Sayfalar

3 Ağustos 2018 Cuma

Hafta Sonu Blues Perişan Kütüphanesi'ne Katkı 70



Doğan Kuban
“Umutsuzluk Yakışmaz”

Açıkçası son bir aydır yaşadığımız ruh haline cevap niteliğinde bir kitap ismi: Umutsuzluk Yakışmaz! 
Sadece ismiyle değil içindekilerle de umutsuzlukluğa karşı bir yanıt niteliğinde. 
Böyle bir giriş yaptım diye bu kitap çözüm yolları sunuyor sanmayın, öyle reçete de vermiyor tam tersine daha önemlisini yapıyor; durumumuzu tespit ediyor ve bunlarla yüzleşmemiz gerektiğini ortaya koyuyor. Hepsinden önemlisi de karamsarlık, umutsuzluk gibi şeyleri hemen çöpe atmamız gerektiğini fena halde vurguluyor. 
Aslında bu kitap son dönemde yaşananları ve oluşan umutsuzluğu görüp yazılmamış. 2010 yılından 2016 arasında yazılmış yazılardan oluşuyor… Yani bugün yaşanan yıkımı 8 yıl önceden uyaran yazılar. 
Geçtiğimiz ay yeni bir dergiyle tanıştım ve her hafta alıp, okumadan edemediğim bir tutkuya dönüşüverdi. Bu “herkese bilim teknoloji” isminde haftalık bir dergiydi. Her hafta Perşembe günü bu dergiyi alıyor ve ilk olarak da derginin içinde Doğan Kuban’ın yazısını okuyorum. Bu bir aydır  hep böyle oluyor ve hiç sekmeden süren bir bağımlılığa döndü diyebilirim. İşte bu esnada Doğan Kuban’ın yeni kitabı “Umutsuzluk Yakışmaz”ı görünce vakit kaybetmeden okumaya başladım. Kitaptaki yazılar Kuban’ın “herkese bilim teknoloji” dergisindeki köşesinde 2010’dan 2016’ya kadar çıkan yazılardan oluştuğunu öğrenecektim.
Heyecandan yazıya apar topar başladım ama Doğan Kuban kimdir diye iki satır olsun bahsetmedim. Doğan Kuban mimarlık alanında bir büyük usta, hocaların hocası bir uzman. 92 yaşına gelen Kuban ülkemizle sınırlı kalmayan dünya çapında bir bilim insanı, sanatçı. Kitaptaki yazıları Toplum, Çağdaşlık, Kültür, Düşünce, Kent, Kaos, Cumhuriyet başlıklarından oluşuyor. Kuban, Cumhuriyet’ten sanata, siyasetten eğitime, şehircilikten Osmanlı’ya kadar geniş bir perspektiften sorunlarımızı ele alıp, problemleri ortaya seriyor. Bunu yapınca da çözüm yolu için sihirli bir değneğe ihtiyacımızın olmadığını ya da o değneğin zaten elimizde olduğunu ama bir türlü görmediğimizi anlıyoruz. Kitabı okuduğunuzda heyecanlanacak hatta umut dolacaksınız ama bunun bilgi sahibi olmakla olacağını da kavrayacaksınız.  
Aptulika



Kitaptan

“Toplum aydınlanması 60 milyonluk toplumun her katmanına katıldığı bilinçlenme süreci olursa anlam taşır. Cumhuriyet’le başladı, 1980’de stop etti.”
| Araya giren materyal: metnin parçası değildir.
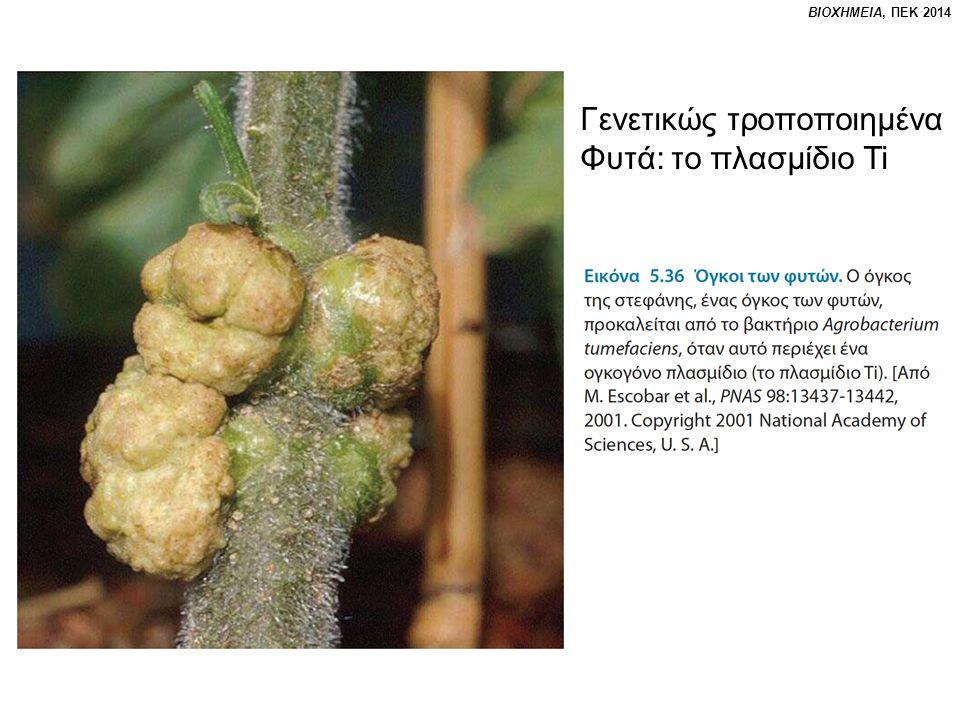 ΒΙΟΧΗΜΕΙΑ, ΠΕΚ 2014 Γενετικώς τροποποιημένα Φυτά: το πλασμίδιο Ti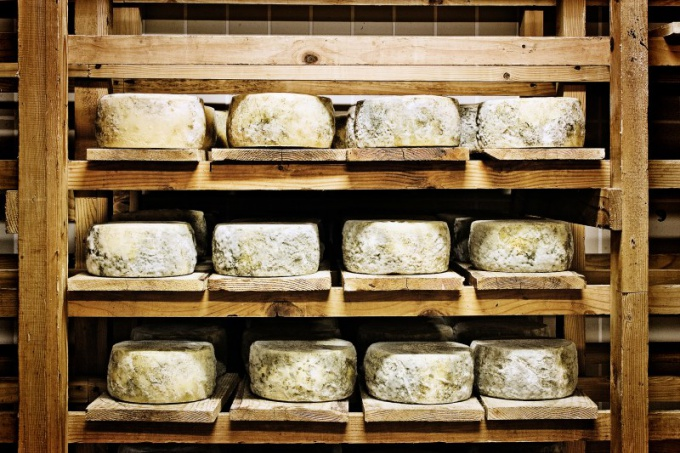 Что полезнее, сыр или брынза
“ Bir yandan çağdaş dünyanın ürettiği her şeye sahip olmak, öte yandan bağımsız kültür çığırtkanlığı yapmak çelişik ve komik bir tavırdır.”

“ Bilgiyi dışlama coğrafi ya da tarihi beyinde damar tıkanmasına benzer toplumsal aklın tıkanmasıdır.”

“Milliyetçi olanlar var, milletin tarihini bilmez. Padişahçıdır, padişahın anasının Türkçe bilmediğini bilmez. Padişahın Türk olmayı istemediğini bilmez. Bu toplum tutucuymuş, peki neyi tutuyor?”

“Avrupa’da ilk üniversiteler 13. yüzyılda açıldı. Osmanlı Türkiyesi’nde üniversite açma çabası Abdülmecit’le başlamış; 1896 – 1916 aralıklarla 10 yıl çalışmış. Sonra Cumhuriyet’le yenisi açılmış.
Avrupa’da 1447 - 1500’de  (53 yıl) 39 bin kitap basılmış. Osmanlı Türkiye’sinde 1728 – 1800 (72 yıl) 80 kitap basan sade bir matbaamız var.”


DOĞAN KUBAN


“Dünya halka bir Pazar olarak tanıtıldı. Cahil ve fakir kalabalıklar çağdaşlığı bilgi olarak değil satın alınacak süslü mallar olarak algıladılar.”

“Orada ( Hollanda) toprağın ve tarımın ülke ekonomisine katkısı sadece bir teknoloji farkı değildir. Bir uygarlık farkıdır.”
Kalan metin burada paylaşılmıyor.